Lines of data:
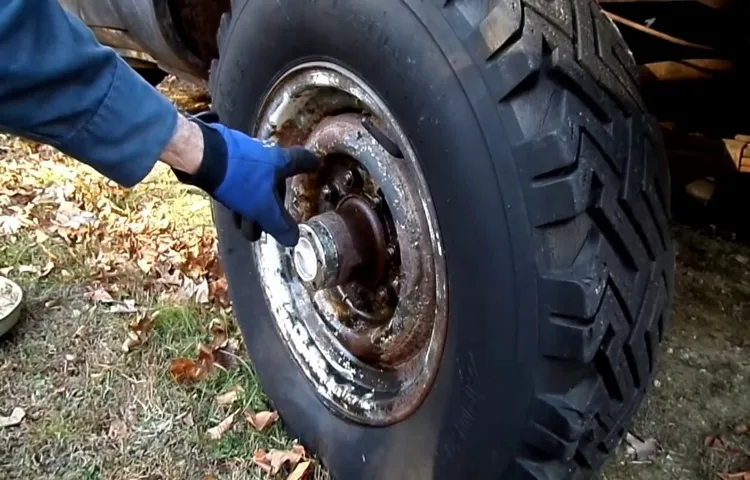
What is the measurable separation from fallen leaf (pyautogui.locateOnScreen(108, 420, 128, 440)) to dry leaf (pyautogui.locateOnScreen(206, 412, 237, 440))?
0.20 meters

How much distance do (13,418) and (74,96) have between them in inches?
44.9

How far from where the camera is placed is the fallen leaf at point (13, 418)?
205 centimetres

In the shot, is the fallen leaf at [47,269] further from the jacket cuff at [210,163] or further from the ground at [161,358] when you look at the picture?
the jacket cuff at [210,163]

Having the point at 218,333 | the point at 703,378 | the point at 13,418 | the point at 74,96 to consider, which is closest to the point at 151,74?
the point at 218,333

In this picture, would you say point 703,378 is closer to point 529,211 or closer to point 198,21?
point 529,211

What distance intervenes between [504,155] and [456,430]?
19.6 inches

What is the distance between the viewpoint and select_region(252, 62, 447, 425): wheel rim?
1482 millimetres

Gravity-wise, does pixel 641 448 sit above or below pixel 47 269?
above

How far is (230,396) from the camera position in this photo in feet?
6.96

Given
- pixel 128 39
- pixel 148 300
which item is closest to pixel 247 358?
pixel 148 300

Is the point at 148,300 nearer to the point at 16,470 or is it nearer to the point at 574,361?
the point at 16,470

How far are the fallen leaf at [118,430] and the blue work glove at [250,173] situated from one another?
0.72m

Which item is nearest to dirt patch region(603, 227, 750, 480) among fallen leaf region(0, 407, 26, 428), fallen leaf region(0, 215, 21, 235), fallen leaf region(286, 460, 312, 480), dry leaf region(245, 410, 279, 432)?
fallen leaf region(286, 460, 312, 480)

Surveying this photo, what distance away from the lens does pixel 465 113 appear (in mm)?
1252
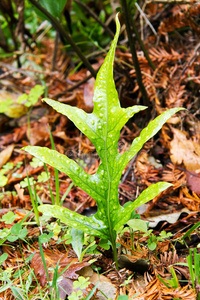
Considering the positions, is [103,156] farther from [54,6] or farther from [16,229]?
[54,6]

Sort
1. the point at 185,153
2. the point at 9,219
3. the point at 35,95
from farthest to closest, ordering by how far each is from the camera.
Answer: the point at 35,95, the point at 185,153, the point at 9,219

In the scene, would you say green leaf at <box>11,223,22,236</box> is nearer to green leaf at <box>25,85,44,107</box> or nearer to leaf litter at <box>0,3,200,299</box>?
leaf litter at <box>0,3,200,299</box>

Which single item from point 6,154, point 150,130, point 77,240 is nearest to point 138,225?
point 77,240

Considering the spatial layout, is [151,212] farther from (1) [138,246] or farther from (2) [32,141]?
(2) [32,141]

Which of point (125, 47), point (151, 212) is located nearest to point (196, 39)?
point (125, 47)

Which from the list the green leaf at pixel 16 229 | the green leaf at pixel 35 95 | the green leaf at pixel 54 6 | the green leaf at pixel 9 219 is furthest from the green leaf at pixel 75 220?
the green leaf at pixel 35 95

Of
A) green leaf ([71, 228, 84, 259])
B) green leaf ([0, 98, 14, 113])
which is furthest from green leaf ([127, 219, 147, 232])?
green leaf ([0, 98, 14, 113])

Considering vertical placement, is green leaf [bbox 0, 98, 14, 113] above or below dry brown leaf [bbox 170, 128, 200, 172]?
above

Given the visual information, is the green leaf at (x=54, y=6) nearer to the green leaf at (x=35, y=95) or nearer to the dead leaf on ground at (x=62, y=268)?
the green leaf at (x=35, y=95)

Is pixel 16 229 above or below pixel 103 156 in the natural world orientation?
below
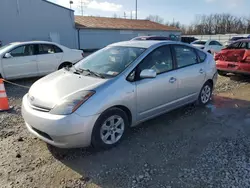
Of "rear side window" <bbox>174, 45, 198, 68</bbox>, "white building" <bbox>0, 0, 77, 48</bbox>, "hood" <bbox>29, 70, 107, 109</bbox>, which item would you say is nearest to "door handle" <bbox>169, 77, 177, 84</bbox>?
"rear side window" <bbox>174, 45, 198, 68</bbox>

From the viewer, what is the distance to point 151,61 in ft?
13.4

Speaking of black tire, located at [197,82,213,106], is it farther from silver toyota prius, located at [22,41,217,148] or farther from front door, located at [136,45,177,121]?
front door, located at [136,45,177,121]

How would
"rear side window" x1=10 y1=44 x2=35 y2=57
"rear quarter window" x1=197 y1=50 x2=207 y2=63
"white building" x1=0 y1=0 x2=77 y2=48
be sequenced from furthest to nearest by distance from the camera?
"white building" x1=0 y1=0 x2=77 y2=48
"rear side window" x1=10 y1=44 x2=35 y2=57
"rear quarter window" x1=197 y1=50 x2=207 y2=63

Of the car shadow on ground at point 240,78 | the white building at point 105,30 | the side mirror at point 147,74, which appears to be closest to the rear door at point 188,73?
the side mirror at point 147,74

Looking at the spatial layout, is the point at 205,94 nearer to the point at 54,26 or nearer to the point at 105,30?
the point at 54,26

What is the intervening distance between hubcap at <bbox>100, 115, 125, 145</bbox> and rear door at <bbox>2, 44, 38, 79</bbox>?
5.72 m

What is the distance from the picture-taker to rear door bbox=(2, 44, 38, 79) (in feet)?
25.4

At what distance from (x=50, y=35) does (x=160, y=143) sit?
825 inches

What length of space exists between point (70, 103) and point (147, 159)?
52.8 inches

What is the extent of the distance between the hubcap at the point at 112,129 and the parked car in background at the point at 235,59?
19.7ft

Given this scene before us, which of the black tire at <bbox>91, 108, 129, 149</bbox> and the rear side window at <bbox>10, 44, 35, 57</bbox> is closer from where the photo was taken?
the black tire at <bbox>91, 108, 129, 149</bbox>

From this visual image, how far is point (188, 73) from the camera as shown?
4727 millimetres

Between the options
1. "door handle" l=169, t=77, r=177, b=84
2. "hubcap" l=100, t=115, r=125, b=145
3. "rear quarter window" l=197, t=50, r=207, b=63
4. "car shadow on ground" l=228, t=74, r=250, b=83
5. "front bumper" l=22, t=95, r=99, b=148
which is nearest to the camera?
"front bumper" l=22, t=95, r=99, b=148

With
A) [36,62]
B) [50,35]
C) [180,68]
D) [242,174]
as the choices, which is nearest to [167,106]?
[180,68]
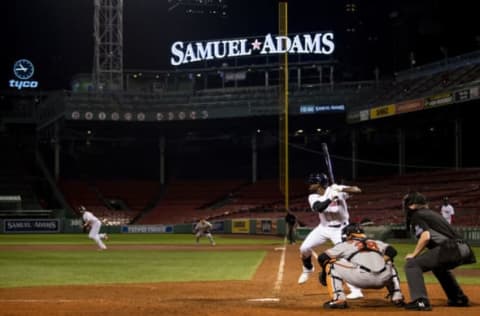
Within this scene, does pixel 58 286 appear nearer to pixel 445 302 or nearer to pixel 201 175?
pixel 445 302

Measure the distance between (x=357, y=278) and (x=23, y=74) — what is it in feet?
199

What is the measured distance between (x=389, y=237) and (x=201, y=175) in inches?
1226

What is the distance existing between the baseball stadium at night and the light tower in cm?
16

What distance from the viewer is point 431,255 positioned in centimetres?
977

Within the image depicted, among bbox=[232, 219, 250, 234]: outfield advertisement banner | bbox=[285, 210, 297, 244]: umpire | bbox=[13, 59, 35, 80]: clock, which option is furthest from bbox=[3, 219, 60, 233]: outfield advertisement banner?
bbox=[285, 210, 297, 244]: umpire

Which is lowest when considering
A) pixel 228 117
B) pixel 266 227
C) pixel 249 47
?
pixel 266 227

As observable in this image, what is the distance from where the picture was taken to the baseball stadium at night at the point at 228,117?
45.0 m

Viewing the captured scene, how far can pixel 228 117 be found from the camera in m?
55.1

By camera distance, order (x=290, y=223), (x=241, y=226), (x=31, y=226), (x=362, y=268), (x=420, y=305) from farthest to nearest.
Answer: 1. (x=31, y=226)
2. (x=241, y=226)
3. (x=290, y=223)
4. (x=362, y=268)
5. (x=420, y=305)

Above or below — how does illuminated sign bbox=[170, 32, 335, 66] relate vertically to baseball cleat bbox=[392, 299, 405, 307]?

EXERCISE PROMPT: Everything from the line containing "Within this scene, does" through the last line of the records must be given again exactly; leave out all other lines.

TASK OUTPUT:
Within this scene, does pixel 58 286 appear nearer to pixel 445 302 or nearer to pixel 201 175?
pixel 445 302

Measure the distance between (x=357, y=278) and (x=23, y=74) — what is it in feet?
199

What is the measured distance between (x=389, y=237) and (x=201, y=175) in inches?
1226

What is the distance existing between the baseball stadium at night and the light tower in cm?
16

What distance from the viewer is point 431,255 positioned in centimetres?
977

Within the image depicted, among bbox=[232, 219, 250, 234]: outfield advertisement banner | bbox=[285, 210, 297, 244]: umpire | bbox=[13, 59, 35, 80]: clock, which option is furthest from bbox=[3, 219, 60, 233]: outfield advertisement banner?
bbox=[285, 210, 297, 244]: umpire

Which is lowest when considering
A) pixel 228 117
B) pixel 266 227
C) pixel 249 47
?
pixel 266 227

As observable in this image, what is the distance from where the picture was taken to the baseball stadium at night at the point at 228,117?
45.0 m

Viewing the captured scene, how far can pixel 228 117 be found from the camera in m?
55.1

By camera distance, order (x=290, y=223), (x=241, y=226), (x=31, y=226), (x=362, y=268), (x=420, y=305) from farthest to nearest.
Answer: 1. (x=31, y=226)
2. (x=241, y=226)
3. (x=290, y=223)
4. (x=362, y=268)
5. (x=420, y=305)

Above or below — how does illuminated sign bbox=[170, 32, 335, 66] relate vertically to baseball cleat bbox=[392, 299, 405, 307]?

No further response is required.